(Do this): Copy each of the records below word for word, leaving the pictures out.

(Data for the task):
---------------
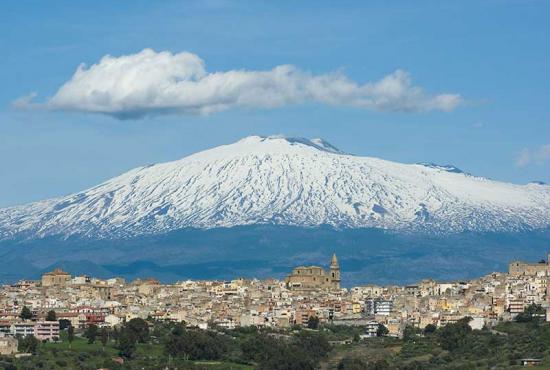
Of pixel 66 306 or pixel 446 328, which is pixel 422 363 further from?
pixel 66 306

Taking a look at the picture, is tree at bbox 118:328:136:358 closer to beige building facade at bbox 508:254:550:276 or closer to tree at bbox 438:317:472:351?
tree at bbox 438:317:472:351

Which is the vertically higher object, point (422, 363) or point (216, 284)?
point (216, 284)

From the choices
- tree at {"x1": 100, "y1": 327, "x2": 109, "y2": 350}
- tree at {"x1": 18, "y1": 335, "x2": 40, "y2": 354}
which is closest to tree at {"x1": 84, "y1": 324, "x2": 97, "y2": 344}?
tree at {"x1": 100, "y1": 327, "x2": 109, "y2": 350}

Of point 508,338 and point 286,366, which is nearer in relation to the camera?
point 286,366

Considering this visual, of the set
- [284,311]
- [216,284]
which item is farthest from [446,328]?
[216,284]

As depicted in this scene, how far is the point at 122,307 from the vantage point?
110 metres

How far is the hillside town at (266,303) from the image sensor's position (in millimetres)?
104188

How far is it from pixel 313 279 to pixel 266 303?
64.5 ft

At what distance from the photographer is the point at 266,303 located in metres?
116

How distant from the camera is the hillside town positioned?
342 feet

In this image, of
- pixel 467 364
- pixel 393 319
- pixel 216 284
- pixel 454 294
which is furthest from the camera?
pixel 216 284

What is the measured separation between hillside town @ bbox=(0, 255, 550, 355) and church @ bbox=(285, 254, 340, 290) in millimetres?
146

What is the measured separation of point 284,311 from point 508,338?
73.4 ft

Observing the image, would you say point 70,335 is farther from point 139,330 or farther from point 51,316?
point 51,316
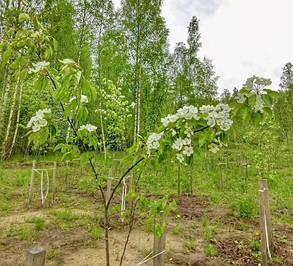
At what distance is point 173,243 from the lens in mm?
3562

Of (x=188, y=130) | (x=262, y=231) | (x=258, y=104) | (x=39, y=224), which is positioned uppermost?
(x=258, y=104)

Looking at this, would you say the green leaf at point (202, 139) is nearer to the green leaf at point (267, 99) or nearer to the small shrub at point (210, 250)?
the green leaf at point (267, 99)

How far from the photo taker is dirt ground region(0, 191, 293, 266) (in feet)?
9.96

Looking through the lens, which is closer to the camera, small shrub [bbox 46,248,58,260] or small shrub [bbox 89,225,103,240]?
small shrub [bbox 46,248,58,260]

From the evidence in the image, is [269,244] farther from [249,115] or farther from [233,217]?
[249,115]

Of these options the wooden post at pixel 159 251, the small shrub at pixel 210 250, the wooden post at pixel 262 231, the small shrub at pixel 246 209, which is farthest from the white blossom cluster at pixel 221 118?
the small shrub at pixel 246 209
---------------
(Written answer):
Of pixel 66 306 or pixel 446 328, which is pixel 422 363 further from?
pixel 66 306

Taking a look at the picture, is tree at bbox 118:328:136:358 closer to beige building facade at bbox 508:254:550:276 or closer to tree at bbox 438:317:472:351?
tree at bbox 438:317:472:351

Which is the vertically higher object, point (422, 363) or point (216, 284)?
point (216, 284)

From the choices
- tree at {"x1": 100, "y1": 327, "x2": 109, "y2": 350}
- tree at {"x1": 18, "y1": 335, "x2": 40, "y2": 354}
which is closest to tree at {"x1": 84, "y1": 324, "x2": 97, "y2": 344}?
tree at {"x1": 100, "y1": 327, "x2": 109, "y2": 350}

Of point 508,338 and point 286,366, which is nearer in relation to the camera?
point 286,366

Considering this visual, of the set
- [284,311]
- [216,284]
which item is farthest from [446,328]?
[216,284]

As depicted in this scene, how far is the point at 122,307 from the vantage point?
110 metres

How far is the hillside town at (266,303) from the image sensor's position (in millimetres)?
104188

How far is it from pixel 313 279 to pixel 266 303?
64.5 ft

At what distance from the photographer is the point at 266,303 located in metres?
116

How distant from the camera is the hillside town positioned?
342 feet

In this image, of
- pixel 467 364
- pixel 393 319
- pixel 216 284
- pixel 454 294
which is furthest from the camera?
pixel 216 284

What is the measured separation between hillside town @ bbox=(0, 255, 550, 355) and church @ bbox=(285, 254, 340, 290) in millimetres?
146

What is the measured separation of point 284,311 from point 508,338?
73.4 ft

Observing the image, would you say point 70,335 is farther from point 139,330 or farther from point 51,316?
point 51,316
At what distance is point 173,243 from the lens in mm?
3562

Of (x=188, y=130) | (x=262, y=231) | (x=258, y=104) | (x=39, y=224), which is positioned uppermost?
(x=258, y=104)

Looking at this, would you say the green leaf at point (202, 139) is nearer to the green leaf at point (267, 99) or nearer to the small shrub at point (210, 250)?
the green leaf at point (267, 99)

How far from the photo taker is dirt ground region(0, 191, 293, 266) (in feet)?
9.96

Looking through the lens, which is closer to the camera, small shrub [bbox 46,248,58,260] or small shrub [bbox 89,225,103,240]?
small shrub [bbox 46,248,58,260]

From the evidence in the image, is [269,244] farther from [249,115] or farther from [233,217]?
[249,115]

Of these options the wooden post at pixel 159 251, the small shrub at pixel 210 250, the wooden post at pixel 262 231, the small shrub at pixel 246 209, which is farthest from the white blossom cluster at pixel 221 118?
the small shrub at pixel 246 209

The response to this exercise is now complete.